EXCERPT:
BEGIN
“Somewhere behind all of the numbers, a less measurable force is at work within me. It’s emptiness or lack.” Lysa TerKeurst
I KNOW I have eaten out of exactly what Lysa said in the above quote. She can trace the beginning of this to the day her dad left. I’m not sure I can find such a specific moment when I starting using food to fill emptiness, but I know I do. I’d love to say, “did” but the journey out of old habits can be slow. I’m walking forward, but I haven’t conquered completely.
For Lysa, forgiveness was an important aspect of find the strength to turn from food instead of trying to eat her way out of emptiness. About ten years ago I went through an intense cleansing time of forgiveness. I remember feeling like I’d lost weight because I felt so light inside.
But over the last ten years I put on physical weight, despite the beautiful change inside of me. I KNOW I was different after I forgave (and forgiveness is on-going, not something that only happened back then), but somehow I had a disconnect between my body and the rest of me.
Early in my weight loss journey, when I’d lost about 20 pounds, I was convicted by my daughter’s observation. Sarah said she’d watched me take care of my heart and spirit over the years, but never my body.
END
RECORD EXTRACTS:
BEGIN
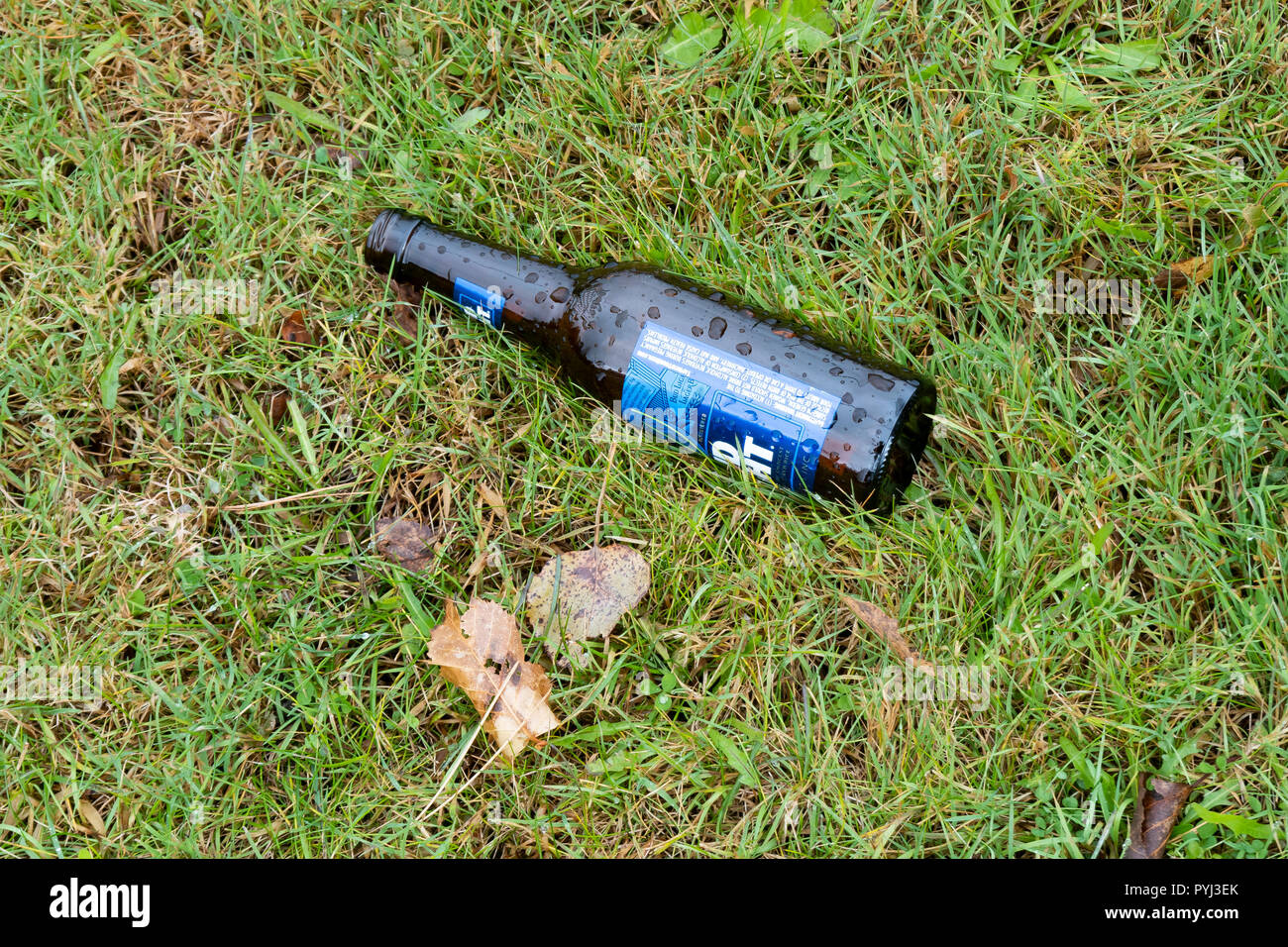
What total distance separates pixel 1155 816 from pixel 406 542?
200 centimetres

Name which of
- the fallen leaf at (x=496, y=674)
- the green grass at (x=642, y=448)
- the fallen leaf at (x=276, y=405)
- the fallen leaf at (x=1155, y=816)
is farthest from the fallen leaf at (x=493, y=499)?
the fallen leaf at (x=1155, y=816)

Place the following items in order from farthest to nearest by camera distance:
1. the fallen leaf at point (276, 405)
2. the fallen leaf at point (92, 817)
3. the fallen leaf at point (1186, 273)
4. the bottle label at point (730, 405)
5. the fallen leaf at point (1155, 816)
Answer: the fallen leaf at point (276, 405), the fallen leaf at point (1186, 273), the fallen leaf at point (92, 817), the bottle label at point (730, 405), the fallen leaf at point (1155, 816)

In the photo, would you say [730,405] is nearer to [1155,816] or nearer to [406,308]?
[406,308]

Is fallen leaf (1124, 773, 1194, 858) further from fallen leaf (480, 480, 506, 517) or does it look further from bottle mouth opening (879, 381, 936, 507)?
fallen leaf (480, 480, 506, 517)

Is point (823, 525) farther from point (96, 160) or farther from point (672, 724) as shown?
point (96, 160)

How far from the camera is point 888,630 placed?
2.27 metres

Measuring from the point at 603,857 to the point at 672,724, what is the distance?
1.20 feet

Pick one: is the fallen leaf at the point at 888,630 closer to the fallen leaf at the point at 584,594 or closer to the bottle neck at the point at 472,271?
the fallen leaf at the point at 584,594

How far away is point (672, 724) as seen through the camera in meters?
2.28

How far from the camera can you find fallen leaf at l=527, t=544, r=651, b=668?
2326 mm

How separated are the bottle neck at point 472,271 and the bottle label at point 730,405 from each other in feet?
1.08

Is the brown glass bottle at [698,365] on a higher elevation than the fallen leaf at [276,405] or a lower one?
higher

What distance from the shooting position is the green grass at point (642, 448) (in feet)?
7.23

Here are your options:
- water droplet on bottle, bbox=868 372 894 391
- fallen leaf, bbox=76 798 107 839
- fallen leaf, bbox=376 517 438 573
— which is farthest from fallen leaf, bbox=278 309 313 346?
water droplet on bottle, bbox=868 372 894 391
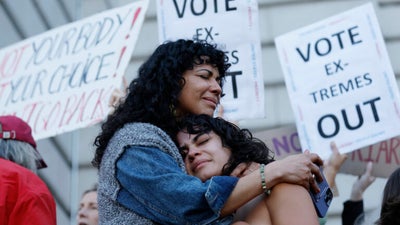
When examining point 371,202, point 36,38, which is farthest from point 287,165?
point 371,202

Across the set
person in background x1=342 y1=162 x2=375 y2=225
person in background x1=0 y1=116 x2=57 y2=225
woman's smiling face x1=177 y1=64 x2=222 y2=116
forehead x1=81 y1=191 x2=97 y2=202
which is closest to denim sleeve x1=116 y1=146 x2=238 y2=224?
woman's smiling face x1=177 y1=64 x2=222 y2=116

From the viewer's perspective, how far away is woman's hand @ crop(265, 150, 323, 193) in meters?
2.88

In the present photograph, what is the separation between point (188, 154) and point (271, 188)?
1.18 feet

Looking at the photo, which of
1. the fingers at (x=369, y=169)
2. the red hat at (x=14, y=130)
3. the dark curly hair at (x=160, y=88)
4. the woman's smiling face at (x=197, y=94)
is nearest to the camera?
the dark curly hair at (x=160, y=88)

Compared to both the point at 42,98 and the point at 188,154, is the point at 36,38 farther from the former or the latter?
the point at 188,154

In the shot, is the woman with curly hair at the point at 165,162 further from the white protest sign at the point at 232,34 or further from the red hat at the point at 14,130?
the white protest sign at the point at 232,34

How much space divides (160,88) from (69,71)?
2174 millimetres

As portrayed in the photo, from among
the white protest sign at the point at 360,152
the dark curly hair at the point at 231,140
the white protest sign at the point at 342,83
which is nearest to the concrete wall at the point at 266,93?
the white protest sign at the point at 360,152

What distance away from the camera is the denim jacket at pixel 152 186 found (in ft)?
9.28

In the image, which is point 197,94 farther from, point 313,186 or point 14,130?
point 14,130

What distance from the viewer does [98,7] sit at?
7.80m

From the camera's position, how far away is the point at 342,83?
5.32 meters

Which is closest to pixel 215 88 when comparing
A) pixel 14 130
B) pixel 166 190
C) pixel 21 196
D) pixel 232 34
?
pixel 166 190

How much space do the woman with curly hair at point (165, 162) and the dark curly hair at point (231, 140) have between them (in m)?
0.07
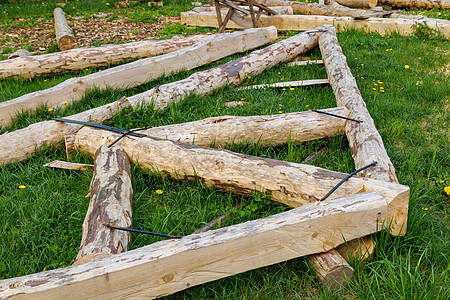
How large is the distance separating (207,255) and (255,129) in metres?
1.88

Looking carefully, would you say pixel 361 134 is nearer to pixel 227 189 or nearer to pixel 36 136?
pixel 227 189

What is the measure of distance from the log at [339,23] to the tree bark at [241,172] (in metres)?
6.17

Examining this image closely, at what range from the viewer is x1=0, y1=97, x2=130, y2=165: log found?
391 centimetres

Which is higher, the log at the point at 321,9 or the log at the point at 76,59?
the log at the point at 321,9

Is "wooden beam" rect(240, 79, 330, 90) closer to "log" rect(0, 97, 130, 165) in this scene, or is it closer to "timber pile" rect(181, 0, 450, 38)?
"log" rect(0, 97, 130, 165)

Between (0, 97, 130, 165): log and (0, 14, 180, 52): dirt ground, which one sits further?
(0, 14, 180, 52): dirt ground

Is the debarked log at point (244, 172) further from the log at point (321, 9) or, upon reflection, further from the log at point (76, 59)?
the log at point (321, 9)

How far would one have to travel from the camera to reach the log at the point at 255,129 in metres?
3.82

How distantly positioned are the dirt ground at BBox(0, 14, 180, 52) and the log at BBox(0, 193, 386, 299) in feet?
23.2

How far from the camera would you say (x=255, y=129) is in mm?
3877

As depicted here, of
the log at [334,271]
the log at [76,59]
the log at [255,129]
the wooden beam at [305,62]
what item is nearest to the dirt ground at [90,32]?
the log at [76,59]

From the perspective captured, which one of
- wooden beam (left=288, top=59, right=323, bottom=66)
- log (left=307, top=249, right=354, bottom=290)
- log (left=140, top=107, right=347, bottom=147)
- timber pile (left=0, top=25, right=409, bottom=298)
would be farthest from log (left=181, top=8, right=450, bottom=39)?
log (left=307, top=249, right=354, bottom=290)

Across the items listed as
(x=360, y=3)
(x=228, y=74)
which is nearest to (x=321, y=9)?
(x=360, y=3)

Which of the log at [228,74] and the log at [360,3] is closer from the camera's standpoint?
the log at [228,74]
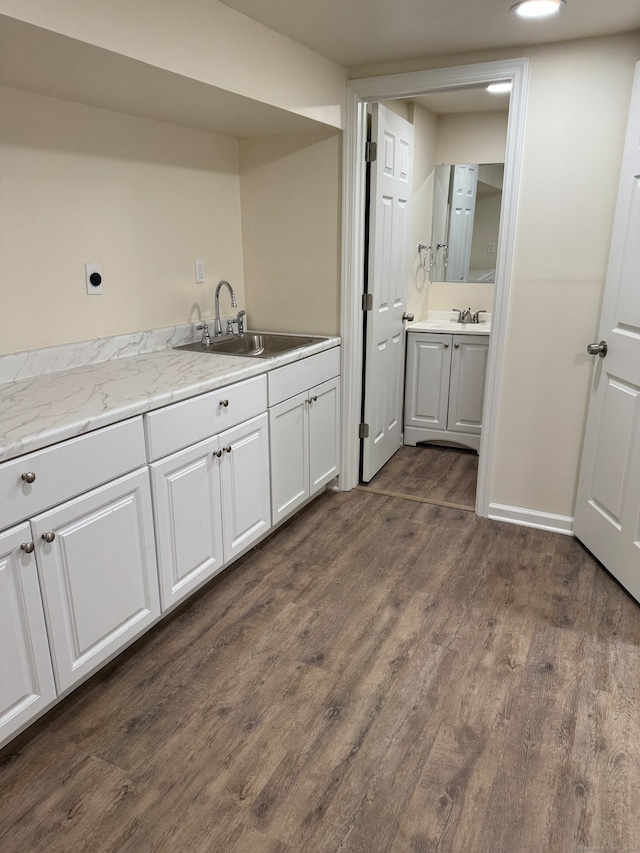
END
REQUIRED ACTION 1: In the passage, what does Sarah say she never watched the writer take care of?
REQUIRED ACTION 2: Can you return the passage's text from "For Lysa, forgiveness" up to and including "never my body.", word for word?
REQUIRED ACTION 3: Which parts of the writer does Sarah's observation in the passage mention?
Rely on the passage alone for what follows.

EXPECTED OUTPUT 1: The writer's body.

EXPECTED OUTPUT 2:
For Lysa, forgiveness was an important aspect of find the strength to turn from food instead of trying to eat her way out of emptiness. About ten years ago I went through an intense cleansing time of forgiveness. I remember feeling like I’d lost weight because I felt so light inside.
But over the last ten years I put on physical weight, despite the beautiful change inside of me. I KNOW I was different after I forgave (and forgiveness is on-going, not something that only happened back then), but somehow I had a disconnect between my body and the rest of me.
Early in my weight loss journey, when I’d lost about 20 pounds, I was convicted by my daughter’s observation. Sarah said she’d watched me take care of my heart and spirit over the years, but never my body.

EXPECTED OUTPUT 3: Heart, spirit, and body.